## Begin

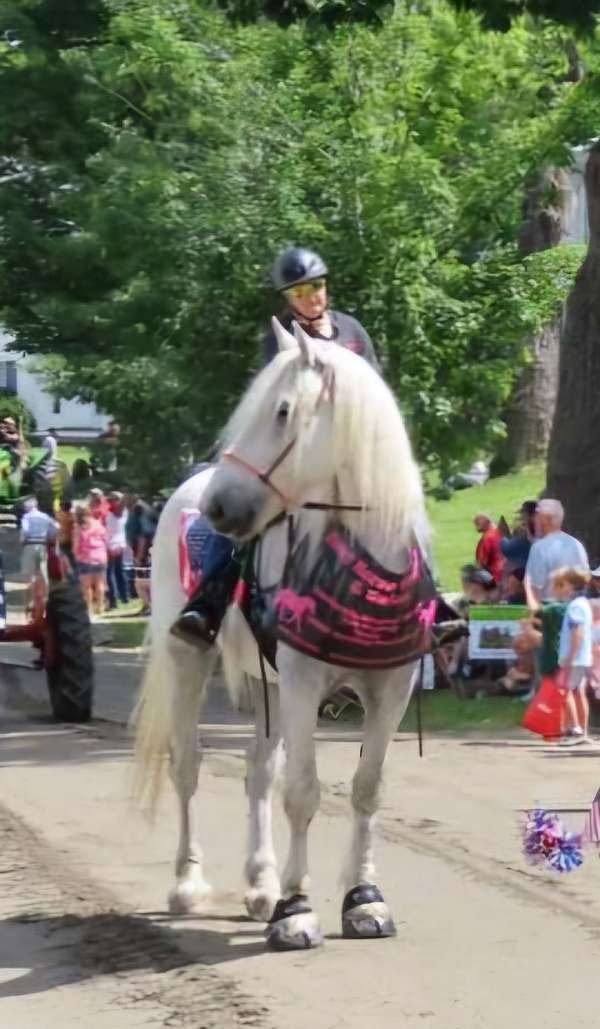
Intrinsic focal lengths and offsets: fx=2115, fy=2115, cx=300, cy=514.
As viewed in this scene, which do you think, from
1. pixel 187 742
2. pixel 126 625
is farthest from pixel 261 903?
pixel 126 625

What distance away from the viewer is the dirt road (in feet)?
21.5

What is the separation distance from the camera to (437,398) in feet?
59.6

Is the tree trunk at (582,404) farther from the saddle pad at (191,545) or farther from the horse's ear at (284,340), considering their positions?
the horse's ear at (284,340)

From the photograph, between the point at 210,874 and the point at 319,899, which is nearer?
the point at 319,899

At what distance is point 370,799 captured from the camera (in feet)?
24.9

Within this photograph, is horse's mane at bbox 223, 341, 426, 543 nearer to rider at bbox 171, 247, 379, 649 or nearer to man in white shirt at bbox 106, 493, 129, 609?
rider at bbox 171, 247, 379, 649

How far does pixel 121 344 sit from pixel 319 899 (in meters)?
13.5

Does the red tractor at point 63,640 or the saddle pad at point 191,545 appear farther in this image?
the red tractor at point 63,640

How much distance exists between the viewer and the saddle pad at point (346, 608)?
7176 millimetres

## End

Directions:
Turn the rows above into a JSON list of strings, one string per line, with blank lines dropped and the picture left out.

Solution:
[
  "Intrinsic focal lengths and offsets: fx=2115, fy=2115, cx=300, cy=514.",
  "As viewed in this scene, which do you think, from",
  "1. pixel 187 742",
  "2. pixel 126 625",
  "is farthest from pixel 261 903?",
  "pixel 126 625",
  "What distance away from the viewer is the dirt road (in feet)?",
  "21.5",
  "What is the separation distance from the camera to (437,398) in feet?",
  "59.6",
  "Is the tree trunk at (582,404) farther from the saddle pad at (191,545) or farther from the horse's ear at (284,340), considering their positions?",
  "the horse's ear at (284,340)",
  "From the photograph, between the point at 210,874 and the point at 319,899, which is nearer?",
  "the point at 319,899",
  "At what distance is point 370,799 captured from the camera (in feet)?",
  "24.9",
  "Within this photograph, is horse's mane at bbox 223, 341, 426, 543 nearer to rider at bbox 171, 247, 379, 649 or nearer to man in white shirt at bbox 106, 493, 129, 609?",
  "rider at bbox 171, 247, 379, 649",
  "How far does pixel 121 344 sit from pixel 319 899 (in meters)?",
  "13.5",
  "Does the red tractor at point 63,640 or the saddle pad at point 191,545 appear farther in this image?",
  "the red tractor at point 63,640",
  "How much distance exists between the viewer and the saddle pad at point (346, 608)?",
  "7176 millimetres"
]